──────── Texto para leitura

Projeto Flórida conquistou o mundo com a sua visão de infância às margens da sociedade. Já Icebox, filme dirigido e escrito por Daniel Sawka, é uma espécie de antítese ao projeto de Sean Baker, não apenas subvertendo a infância, mas renegando a infância, em um ambiente em que ser criança é impossível, utópico demais. Aquela protagonista não teve que correr pela sua sobrevivência, vencer a si mesma para conquistar o seu refúgio, e não teve que, muito menos, desistir dos seus sonhos impossíveis para viver alguma coisa – não é para menos, a Disney estava ao seu lado -, enquanto Oscar (Anthony Gonzalez), em uma via muito mais entristecida, nem mesmo sabe quem é Taylor Swift, imagina saber o que são os sonhos fast-food criados pela empresa de animação. O confronto entre gangues, em Honduras, onde nasceu e cresceu, acabou o envolvendo diretamente nesse martírio sanguinário, terminando por obrigá-lo a adentrar um grupo criminosos, marcado eternamente com uma tatuagem em seu peito. O cineasta tem o cuidado de transformar tudo numa jornada de sacrifício e, já numa das primeiras cenas, consegue, senão completamente, pontualmente melodramar ao seu público. O muro precisa ser ultrapassado.

────────────────

_Tarefa proposta 1_.
Filtre a listagem e copie todas as linhas em que aparece a palavra "higher", levando em conta maiúsculas e minúsculas.
O texto e a listagem são materiais independentes, sem relação entre si.

──────── Material fornecido

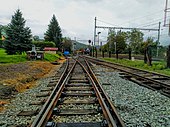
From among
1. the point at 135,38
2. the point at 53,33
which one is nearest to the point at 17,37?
the point at 53,33

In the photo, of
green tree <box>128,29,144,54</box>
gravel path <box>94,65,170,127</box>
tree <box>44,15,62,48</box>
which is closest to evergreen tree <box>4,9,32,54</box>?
gravel path <box>94,65,170,127</box>

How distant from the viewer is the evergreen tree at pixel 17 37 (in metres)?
33.9

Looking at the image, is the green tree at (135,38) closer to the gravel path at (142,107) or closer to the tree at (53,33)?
the tree at (53,33)

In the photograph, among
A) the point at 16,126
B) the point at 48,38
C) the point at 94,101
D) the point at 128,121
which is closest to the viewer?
the point at 16,126

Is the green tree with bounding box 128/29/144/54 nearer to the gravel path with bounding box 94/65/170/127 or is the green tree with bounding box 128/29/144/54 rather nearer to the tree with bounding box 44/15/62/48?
the tree with bounding box 44/15/62/48

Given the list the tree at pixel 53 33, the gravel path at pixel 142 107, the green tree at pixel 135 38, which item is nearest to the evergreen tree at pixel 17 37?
the gravel path at pixel 142 107

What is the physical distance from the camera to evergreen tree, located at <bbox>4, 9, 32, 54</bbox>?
33875 millimetres

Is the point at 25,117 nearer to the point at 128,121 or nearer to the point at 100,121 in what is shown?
the point at 100,121

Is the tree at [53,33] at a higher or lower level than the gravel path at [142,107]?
higher

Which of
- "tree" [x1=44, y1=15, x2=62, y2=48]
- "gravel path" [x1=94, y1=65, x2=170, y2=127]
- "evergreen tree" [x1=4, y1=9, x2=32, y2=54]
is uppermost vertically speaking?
"tree" [x1=44, y1=15, x2=62, y2=48]

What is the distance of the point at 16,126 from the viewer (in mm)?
4035

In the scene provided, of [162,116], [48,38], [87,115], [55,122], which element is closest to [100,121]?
[87,115]

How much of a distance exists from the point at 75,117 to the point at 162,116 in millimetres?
1799

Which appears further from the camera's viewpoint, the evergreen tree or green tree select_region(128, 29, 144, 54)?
green tree select_region(128, 29, 144, 54)
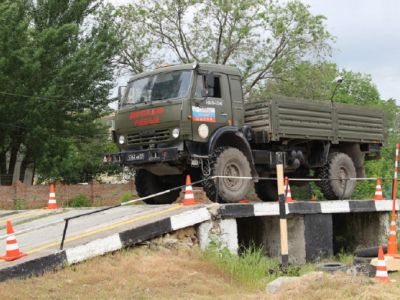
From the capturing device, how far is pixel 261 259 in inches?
404

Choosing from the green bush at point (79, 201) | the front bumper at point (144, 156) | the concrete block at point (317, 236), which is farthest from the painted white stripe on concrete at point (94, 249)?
the green bush at point (79, 201)

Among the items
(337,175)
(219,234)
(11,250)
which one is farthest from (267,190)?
(11,250)

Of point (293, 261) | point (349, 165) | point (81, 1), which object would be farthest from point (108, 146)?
point (293, 261)

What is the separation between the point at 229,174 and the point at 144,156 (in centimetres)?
171

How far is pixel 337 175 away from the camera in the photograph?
14.4m

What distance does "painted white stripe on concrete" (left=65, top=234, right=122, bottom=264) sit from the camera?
784cm

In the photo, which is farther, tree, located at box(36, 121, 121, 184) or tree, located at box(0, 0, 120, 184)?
tree, located at box(36, 121, 121, 184)

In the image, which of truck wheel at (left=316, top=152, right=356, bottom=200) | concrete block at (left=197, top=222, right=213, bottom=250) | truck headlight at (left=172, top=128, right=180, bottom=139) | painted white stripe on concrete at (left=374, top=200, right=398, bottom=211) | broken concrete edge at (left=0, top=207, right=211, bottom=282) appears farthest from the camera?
truck wheel at (left=316, top=152, right=356, bottom=200)

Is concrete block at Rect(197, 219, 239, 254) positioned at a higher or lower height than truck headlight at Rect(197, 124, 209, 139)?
lower

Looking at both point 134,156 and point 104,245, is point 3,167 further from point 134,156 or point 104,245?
point 104,245

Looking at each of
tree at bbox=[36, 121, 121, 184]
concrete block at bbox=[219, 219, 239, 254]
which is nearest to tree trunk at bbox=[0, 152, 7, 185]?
tree at bbox=[36, 121, 121, 184]

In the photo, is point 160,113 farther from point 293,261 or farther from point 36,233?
point 293,261

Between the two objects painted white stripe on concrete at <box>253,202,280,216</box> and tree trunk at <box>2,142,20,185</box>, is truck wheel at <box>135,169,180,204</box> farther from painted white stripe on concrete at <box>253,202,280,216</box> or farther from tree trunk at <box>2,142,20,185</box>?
tree trunk at <box>2,142,20,185</box>

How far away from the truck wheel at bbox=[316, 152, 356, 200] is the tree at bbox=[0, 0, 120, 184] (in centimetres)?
1211
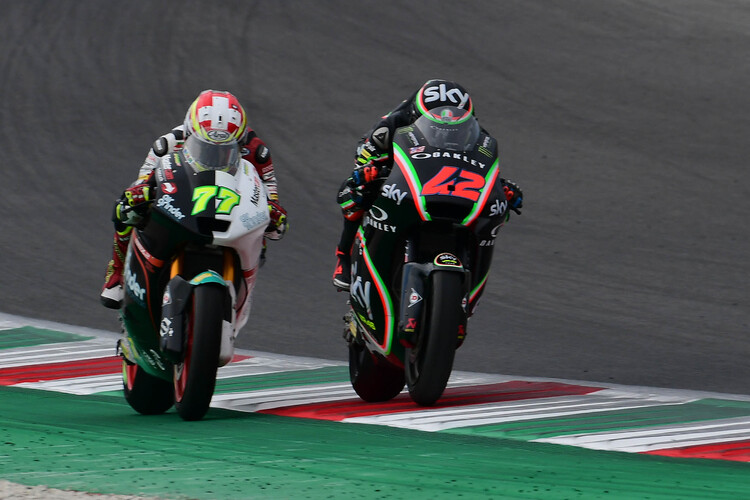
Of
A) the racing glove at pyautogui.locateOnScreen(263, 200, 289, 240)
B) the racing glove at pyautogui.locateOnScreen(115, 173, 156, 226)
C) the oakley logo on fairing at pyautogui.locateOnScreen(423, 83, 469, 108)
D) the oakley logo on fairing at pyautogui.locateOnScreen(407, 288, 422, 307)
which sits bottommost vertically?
the oakley logo on fairing at pyautogui.locateOnScreen(407, 288, 422, 307)

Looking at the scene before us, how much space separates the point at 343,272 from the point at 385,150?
795mm

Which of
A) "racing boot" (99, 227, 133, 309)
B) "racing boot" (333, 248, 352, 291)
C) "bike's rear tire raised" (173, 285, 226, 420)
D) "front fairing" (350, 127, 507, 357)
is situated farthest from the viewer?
"racing boot" (333, 248, 352, 291)

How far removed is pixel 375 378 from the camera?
7395 millimetres

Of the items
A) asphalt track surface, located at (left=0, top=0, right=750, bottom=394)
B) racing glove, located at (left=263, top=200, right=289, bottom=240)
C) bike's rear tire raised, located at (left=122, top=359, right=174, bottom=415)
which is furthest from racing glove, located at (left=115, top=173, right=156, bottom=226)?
asphalt track surface, located at (left=0, top=0, right=750, bottom=394)

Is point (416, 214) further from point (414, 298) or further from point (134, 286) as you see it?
point (134, 286)

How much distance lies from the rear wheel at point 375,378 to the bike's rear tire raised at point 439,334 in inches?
24.3

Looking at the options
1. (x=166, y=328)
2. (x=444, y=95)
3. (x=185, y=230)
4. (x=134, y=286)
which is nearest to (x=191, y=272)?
(x=185, y=230)

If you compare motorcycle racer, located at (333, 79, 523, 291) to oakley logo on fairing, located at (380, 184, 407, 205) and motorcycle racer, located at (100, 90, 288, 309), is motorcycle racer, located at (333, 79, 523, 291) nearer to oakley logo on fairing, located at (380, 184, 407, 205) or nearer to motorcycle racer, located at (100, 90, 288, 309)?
oakley logo on fairing, located at (380, 184, 407, 205)

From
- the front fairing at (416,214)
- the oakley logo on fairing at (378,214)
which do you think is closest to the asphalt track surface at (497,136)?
the front fairing at (416,214)

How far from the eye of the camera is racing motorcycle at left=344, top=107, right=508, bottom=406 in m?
6.65

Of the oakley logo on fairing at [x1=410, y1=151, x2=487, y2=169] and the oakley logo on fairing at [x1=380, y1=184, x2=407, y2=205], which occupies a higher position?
the oakley logo on fairing at [x1=410, y1=151, x2=487, y2=169]

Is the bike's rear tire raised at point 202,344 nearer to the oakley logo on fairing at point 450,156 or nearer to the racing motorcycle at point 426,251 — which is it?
the racing motorcycle at point 426,251

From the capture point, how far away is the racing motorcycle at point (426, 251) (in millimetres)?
6648

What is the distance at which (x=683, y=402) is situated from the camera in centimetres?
726
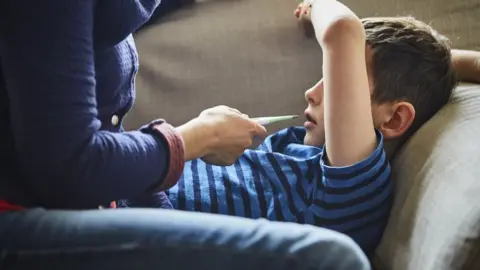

────────────────

_Tarefa proposta 2_.
No texto sobre o filme Icebox, em que país Oscar nasceu e cresceu?

_Resposta do exercício 1_.
Is the tree at [53,33] at a higher or lower level than the gravel path at [142,107]?
higher
Is concrete block at Rect(197, 219, 239, 254) positioned at a higher or lower height than truck headlight at Rect(197, 124, 209, 139)?
Of the oakley logo on fairing at [x1=410, y1=151, x2=487, y2=169] and the oakley logo on fairing at [x1=380, y1=184, x2=407, y2=205], which occupies a higher position?

_Resposta do exercício 2_.
Em Honduras.